A Journey into forgetfulness

Have you ever had an experience where you knew …

The name of the person, it was on the tip of your tongue as they say, but ….it just eludes you, just stays slightly beyond your grasp.

Or you just had those car keys, sun glasses, …. but now what did you do with them? Where did you put them?

Now imagine …. that is your life. 24 hours a day, seven days a week, 52 weeks a year, that is your life.

You just can’t quite recall. It is something you should know but. …. It eludes you.

And day by day, week by week the things that slip just into the shadows of your mind where you can sort of glimpse them but can’t quite make out what they are grow and grow and slip further and farther away.

Alzheimer’s

This is what this blog is about. A Journey into forgetfulness. With this blog I will discuss our own experiences with Alzheimer's disease in the hopes it will help others with family or friends with this illness

Sunday, January 11, 2009

Slowly going downhill

It's been awhile since I published anything here.

I hadn't seen my father since I moved to Miguel Aleman, Tamaulipas, Mexico in August to teach ESL until I went home for 2 weeks during Christmas break. At first I noticed very little different about him. But on Christmas Day there was a noticable difference. He took no interest when gifts were being opened. Last year he at least was able to open presents that he was given and had some interests. This year he more or less slept through it.

He also can no longer use the restroom by himself. He is kept in adult diapers. He still knows when he needs to use the bathroom, but has no concept of how although he is liable to urinate anywhere except the toilet. If you do not watch him closely he will pull down his pants and go.

# # #

REQUIREMENT 1:
Answer these questions about the blog post on Alzheimer's disease:
(a) What does the writer say the blog will discuss?
(b) Where did the writer move in August, and to do what?
(c) For how long did the writer go home during Christmas break?
REQUIREMENT 2: Output the part of the blog post on Alzheimer's disease from "Now imagine …." up to and including "It eludes you.".

Collected data entries:
# # #

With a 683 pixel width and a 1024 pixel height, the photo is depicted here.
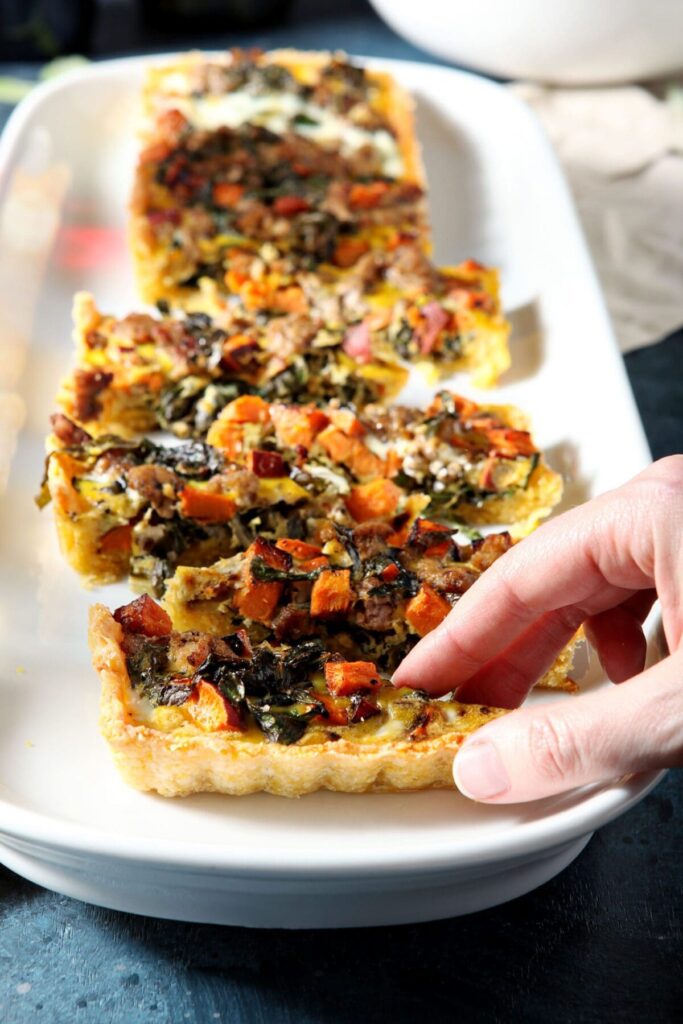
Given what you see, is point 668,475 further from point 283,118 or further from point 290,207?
point 283,118

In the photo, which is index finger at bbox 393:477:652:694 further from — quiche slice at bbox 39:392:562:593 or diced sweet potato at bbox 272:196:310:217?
diced sweet potato at bbox 272:196:310:217

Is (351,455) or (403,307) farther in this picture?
(403,307)

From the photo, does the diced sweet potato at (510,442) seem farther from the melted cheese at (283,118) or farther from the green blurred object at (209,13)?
the green blurred object at (209,13)

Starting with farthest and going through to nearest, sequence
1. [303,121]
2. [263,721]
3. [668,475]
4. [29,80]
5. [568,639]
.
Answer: [29,80], [303,121], [568,639], [263,721], [668,475]

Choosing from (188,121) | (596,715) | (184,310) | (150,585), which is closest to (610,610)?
(596,715)

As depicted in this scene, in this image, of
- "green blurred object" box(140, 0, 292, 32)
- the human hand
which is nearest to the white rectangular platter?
the human hand

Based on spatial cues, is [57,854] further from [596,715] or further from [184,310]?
[184,310]

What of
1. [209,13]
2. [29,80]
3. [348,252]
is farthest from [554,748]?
[209,13]

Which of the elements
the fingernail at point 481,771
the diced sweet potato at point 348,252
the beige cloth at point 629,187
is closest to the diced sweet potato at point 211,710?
the fingernail at point 481,771
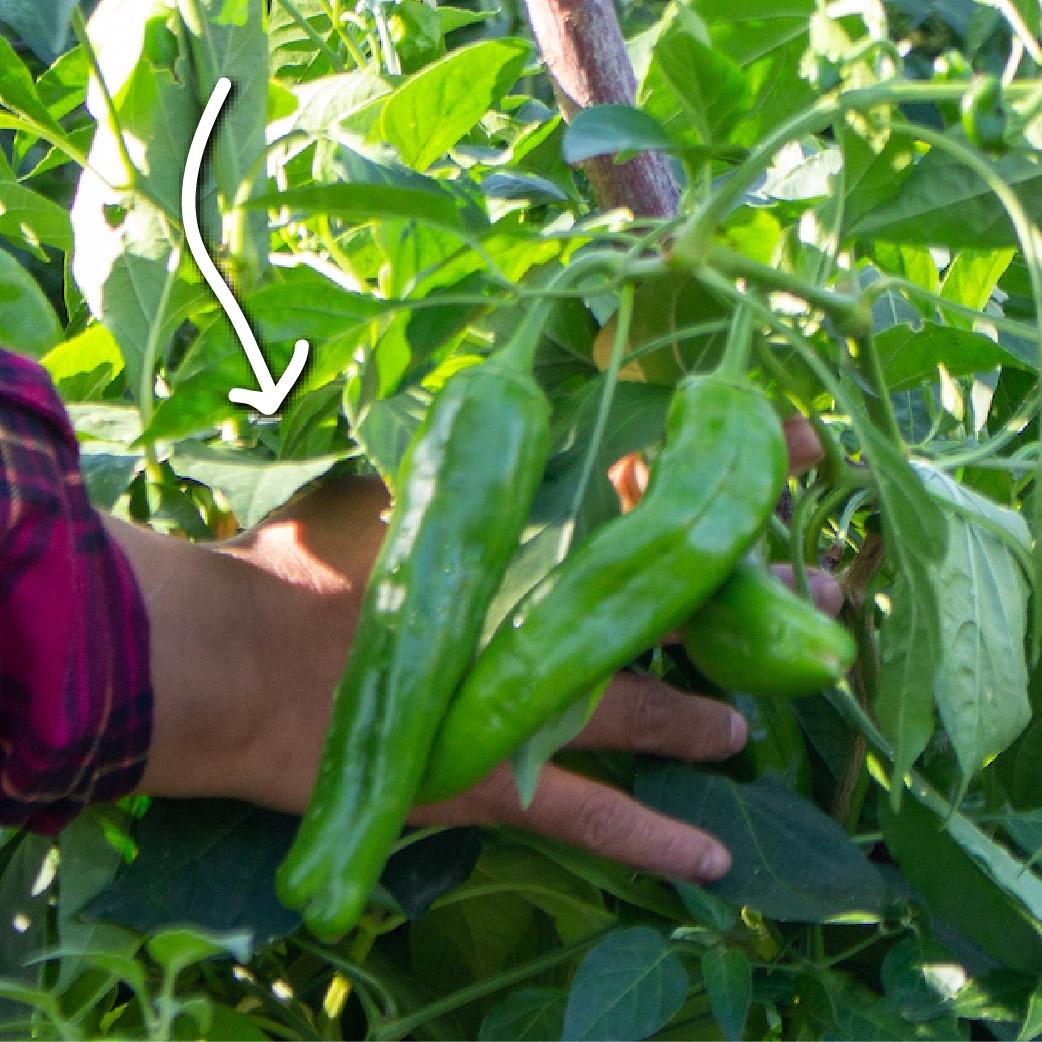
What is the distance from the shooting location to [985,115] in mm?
458

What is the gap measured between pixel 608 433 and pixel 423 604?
12cm

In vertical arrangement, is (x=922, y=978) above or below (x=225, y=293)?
below

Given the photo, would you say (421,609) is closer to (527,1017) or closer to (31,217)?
(527,1017)

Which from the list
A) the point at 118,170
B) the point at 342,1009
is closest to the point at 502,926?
the point at 342,1009

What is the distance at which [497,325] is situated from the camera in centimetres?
61

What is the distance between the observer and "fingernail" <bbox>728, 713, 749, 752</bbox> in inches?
25.9

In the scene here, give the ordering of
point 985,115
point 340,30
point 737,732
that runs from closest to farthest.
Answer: point 985,115 < point 737,732 < point 340,30

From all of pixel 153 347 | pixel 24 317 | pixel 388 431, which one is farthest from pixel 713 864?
pixel 24 317

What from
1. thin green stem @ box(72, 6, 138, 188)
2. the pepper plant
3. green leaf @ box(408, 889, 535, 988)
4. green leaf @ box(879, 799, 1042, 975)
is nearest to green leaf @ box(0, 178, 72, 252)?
the pepper plant

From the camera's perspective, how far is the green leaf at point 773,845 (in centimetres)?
61

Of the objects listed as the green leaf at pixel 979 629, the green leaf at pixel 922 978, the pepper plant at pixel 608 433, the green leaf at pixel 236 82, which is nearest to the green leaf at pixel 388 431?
the pepper plant at pixel 608 433

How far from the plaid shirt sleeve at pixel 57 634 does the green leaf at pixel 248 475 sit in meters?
0.05

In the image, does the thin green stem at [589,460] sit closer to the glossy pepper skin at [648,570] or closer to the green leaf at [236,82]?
the glossy pepper skin at [648,570]

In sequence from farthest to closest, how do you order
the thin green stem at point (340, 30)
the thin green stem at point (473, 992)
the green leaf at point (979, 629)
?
1. the thin green stem at point (340, 30)
2. the thin green stem at point (473, 992)
3. the green leaf at point (979, 629)
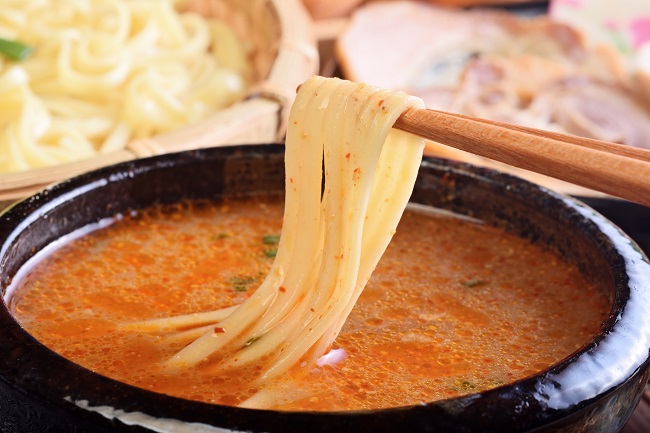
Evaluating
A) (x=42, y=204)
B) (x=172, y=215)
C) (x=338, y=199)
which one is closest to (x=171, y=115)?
(x=172, y=215)

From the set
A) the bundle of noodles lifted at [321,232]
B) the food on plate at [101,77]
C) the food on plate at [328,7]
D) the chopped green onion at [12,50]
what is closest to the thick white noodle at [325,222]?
the bundle of noodles lifted at [321,232]

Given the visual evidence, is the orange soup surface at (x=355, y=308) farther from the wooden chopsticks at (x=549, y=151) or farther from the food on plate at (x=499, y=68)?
the food on plate at (x=499, y=68)

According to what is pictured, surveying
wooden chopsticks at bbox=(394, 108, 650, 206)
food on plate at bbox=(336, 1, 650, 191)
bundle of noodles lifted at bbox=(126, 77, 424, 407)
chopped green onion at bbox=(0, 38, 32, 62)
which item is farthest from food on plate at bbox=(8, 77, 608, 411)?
food on plate at bbox=(336, 1, 650, 191)

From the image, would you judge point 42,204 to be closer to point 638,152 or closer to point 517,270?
point 517,270

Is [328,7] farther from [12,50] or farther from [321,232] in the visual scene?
[321,232]

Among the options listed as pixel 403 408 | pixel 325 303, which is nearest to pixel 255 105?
pixel 325 303

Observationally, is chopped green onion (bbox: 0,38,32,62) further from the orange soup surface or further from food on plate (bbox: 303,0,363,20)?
the orange soup surface
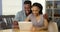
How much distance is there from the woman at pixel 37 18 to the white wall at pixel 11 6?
12 cm

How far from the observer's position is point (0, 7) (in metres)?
1.08

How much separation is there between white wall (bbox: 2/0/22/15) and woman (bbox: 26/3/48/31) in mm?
124

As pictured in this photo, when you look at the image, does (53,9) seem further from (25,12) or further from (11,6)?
(11,6)

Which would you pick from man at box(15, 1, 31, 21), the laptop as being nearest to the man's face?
man at box(15, 1, 31, 21)

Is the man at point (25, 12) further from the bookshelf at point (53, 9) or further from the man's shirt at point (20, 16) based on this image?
the bookshelf at point (53, 9)

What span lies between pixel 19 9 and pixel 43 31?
0.28 m

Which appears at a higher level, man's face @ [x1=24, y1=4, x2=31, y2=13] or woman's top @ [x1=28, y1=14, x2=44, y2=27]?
man's face @ [x1=24, y1=4, x2=31, y2=13]

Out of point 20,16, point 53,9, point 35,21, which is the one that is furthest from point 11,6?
point 53,9

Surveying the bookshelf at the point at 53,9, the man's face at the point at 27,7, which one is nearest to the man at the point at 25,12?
the man's face at the point at 27,7

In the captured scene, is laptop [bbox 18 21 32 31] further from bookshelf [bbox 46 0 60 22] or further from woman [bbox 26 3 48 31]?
bookshelf [bbox 46 0 60 22]

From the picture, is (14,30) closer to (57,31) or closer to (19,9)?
(19,9)

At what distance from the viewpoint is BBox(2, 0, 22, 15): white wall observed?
109 cm

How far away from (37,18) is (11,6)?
0.25 metres

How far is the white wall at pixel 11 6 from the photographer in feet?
3.58
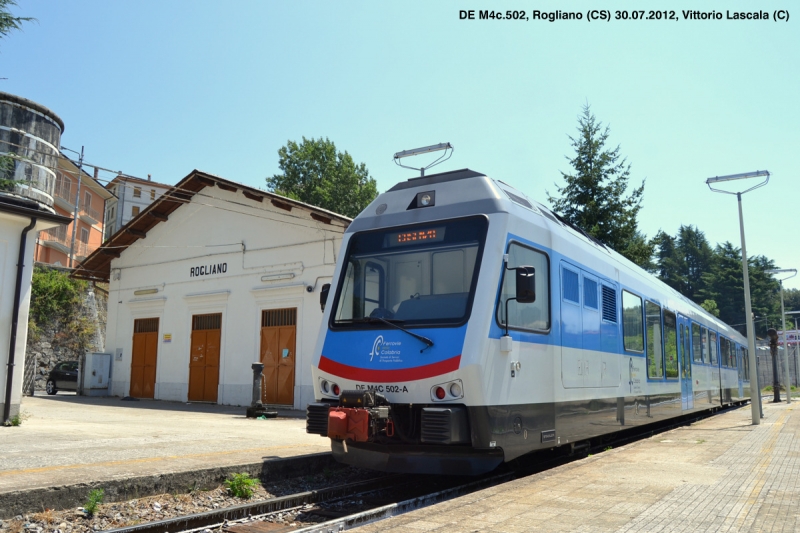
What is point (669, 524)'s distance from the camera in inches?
197

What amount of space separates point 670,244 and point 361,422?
94518 millimetres

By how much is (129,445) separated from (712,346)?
53.8 ft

# # #

EXPECTED ANSWER 1:
(a) The writer's own experiences with Alzheimer's disease, in the hope of helping others with family or friends who have the illness.
(b) Miguel Aleman, Tamaulipas, Mexico, to teach ESL.
(c) 2 weeks.

EXPECTED ANSWER 2:
Now imagine …. that is your life. 24 hours a day, seven days a week, 52 weeks a year, that is your life.

You just can’t quite recall. It is something you should know but. …. It eludes you.